Splashy uniform reveals hogged much of NBA Twitter’s short attention span this week, but a much more significant reveal was made regarding the league’s schedule. Adam Silver continued the slow roll-out of his scheduling reform, eliminating bugaboos like four games in five nights, reducing one-game road trips, and encroaching on football’s sacred turf by daring to play more games on weekends during the fall.
Like many NBA observers, Spurs coach Gregg Popovich would prefer a shorter season. It never made sense for basketball to start before November, let alone prior to the World Series; but the league is doubling down in that direction. Let’s be clear, though: Any changes made to support player rest that are based on continuing the 82 game season are kind of like treating a chronic smoker by asking him to only light up outside.
Nevertheless, the changes should make it easier for coaches like Pop to buy their players more meaningful rest while also respecting the league’s need to provide a marquee product.
Unlike his predecessor, Silver is way too classy to ring Pop with a “happy now?” phone call. Of course, Silver hasn’t had to deal with a Spurs Benchgate crisis like what Pop laid on David Stern when he rested four players in a high-profile game against Miami five years ago. And anyway, there are a three reasons why I think the schedule changes aren’t going matter all that much to the Spurs, let alone prompt Pop to use his most notorious buzzword.
First of all, while Pop and the Spurs are rightly credited for bringing the rest movement into the limelight, it’s LeBron James’ selective resting which has brought it into the mainstream. LeBron has taken the long view towards his own career, and in the process has put the Best-Player-in-the-World Stamp of Approval on what otherwise might have been a boutique philosophy. Other players and teams – including the best team in the league, Golden State – have adopted the philosophy, meaning the Spurs are no longer even the most high-profile resters.
Another reason the effects of the scheduling change will be muted is that Pop will continue to do what he thinks is best for his team. His focus has always been on April, May, and June, and if he thinks resting one or more players for a marquee matchup in November is important to that cause, he’s not going to think twice about it. If that does happen, though, I’d be surprised if any fine came down from the league office this time, because — gosh, there’s no easy way to say this:
Marquee Spurs matchups could decline overall, because the Spurs only have one marquee player left.
Back when the Miami incident happened, it was a big deal for Pop to rest Duncan, Parker, and Ginobili because all three were still playing at an All-Star level.
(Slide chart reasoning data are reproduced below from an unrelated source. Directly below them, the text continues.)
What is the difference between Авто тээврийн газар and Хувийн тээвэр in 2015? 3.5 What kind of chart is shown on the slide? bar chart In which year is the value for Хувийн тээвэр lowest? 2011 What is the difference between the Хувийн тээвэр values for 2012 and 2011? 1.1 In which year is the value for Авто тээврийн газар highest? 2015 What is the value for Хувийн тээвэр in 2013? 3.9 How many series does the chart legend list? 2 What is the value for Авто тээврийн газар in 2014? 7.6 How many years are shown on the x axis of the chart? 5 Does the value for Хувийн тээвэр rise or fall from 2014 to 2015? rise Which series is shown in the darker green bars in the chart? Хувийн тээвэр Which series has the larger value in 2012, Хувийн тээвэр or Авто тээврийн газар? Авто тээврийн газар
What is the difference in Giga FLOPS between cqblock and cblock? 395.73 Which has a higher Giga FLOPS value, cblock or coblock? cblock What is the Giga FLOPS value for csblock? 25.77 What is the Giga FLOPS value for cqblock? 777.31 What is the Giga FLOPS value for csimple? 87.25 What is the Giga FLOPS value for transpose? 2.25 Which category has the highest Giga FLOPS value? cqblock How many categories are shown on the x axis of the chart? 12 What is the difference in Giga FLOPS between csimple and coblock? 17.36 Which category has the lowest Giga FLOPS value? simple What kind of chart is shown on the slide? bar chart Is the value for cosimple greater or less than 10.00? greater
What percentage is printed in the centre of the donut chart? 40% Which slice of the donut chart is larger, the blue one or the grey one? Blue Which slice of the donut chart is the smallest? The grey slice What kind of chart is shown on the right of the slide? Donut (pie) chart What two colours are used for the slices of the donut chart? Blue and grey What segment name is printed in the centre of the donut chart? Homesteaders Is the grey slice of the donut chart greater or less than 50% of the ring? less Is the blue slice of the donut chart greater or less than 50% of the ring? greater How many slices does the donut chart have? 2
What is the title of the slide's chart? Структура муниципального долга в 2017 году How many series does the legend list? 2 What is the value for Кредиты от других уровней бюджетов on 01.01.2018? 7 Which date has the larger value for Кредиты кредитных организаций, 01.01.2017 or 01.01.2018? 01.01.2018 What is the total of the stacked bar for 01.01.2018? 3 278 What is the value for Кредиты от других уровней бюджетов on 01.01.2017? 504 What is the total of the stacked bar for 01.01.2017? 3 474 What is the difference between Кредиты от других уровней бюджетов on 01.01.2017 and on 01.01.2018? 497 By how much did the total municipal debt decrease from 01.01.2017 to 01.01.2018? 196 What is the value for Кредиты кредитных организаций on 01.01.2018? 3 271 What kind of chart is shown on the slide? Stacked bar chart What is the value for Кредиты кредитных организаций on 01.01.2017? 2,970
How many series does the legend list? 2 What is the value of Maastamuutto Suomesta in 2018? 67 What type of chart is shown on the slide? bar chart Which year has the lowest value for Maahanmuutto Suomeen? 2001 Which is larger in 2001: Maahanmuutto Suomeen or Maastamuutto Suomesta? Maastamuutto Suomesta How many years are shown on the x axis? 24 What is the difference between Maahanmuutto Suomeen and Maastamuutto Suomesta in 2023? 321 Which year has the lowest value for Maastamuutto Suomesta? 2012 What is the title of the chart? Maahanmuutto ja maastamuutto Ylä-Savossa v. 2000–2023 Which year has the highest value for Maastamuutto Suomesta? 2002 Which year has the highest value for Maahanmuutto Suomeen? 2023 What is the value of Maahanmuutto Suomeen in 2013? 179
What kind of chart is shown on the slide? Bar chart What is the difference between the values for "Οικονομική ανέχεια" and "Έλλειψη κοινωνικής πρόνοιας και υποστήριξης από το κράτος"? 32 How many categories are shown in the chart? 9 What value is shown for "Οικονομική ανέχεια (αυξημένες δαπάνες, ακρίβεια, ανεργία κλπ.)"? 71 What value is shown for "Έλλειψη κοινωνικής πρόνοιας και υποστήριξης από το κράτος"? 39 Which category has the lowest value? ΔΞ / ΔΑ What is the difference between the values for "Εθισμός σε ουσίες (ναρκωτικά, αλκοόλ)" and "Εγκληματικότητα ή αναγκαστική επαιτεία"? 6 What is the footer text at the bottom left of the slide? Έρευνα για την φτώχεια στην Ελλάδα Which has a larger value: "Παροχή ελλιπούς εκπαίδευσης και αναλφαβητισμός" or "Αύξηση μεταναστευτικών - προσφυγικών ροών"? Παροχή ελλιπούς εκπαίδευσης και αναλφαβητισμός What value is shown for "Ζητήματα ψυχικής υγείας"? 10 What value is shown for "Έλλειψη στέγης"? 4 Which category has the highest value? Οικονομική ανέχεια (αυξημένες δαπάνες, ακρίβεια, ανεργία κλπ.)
In losing out on the Chris Paul sweepstakes, the Spurs enter this season only one surefire All-Star. And the league has changed since then, as well. In 2012, there was one superteam; in 2017, there are three, and at least four more attempting to get to that level. The Spurs’ opponent on opening night, the Timberwolves, is one of the teams trying to break through. Two others, Golden State and Houston, are likely playoff opponents again this season, which means it’s likely the Spurs championship hopes will depend on them defeating four straight teams with multiple All-Stars.
So don’t be surprised if Pop surveys the landscape of superteams this season and decides even more rest is in order.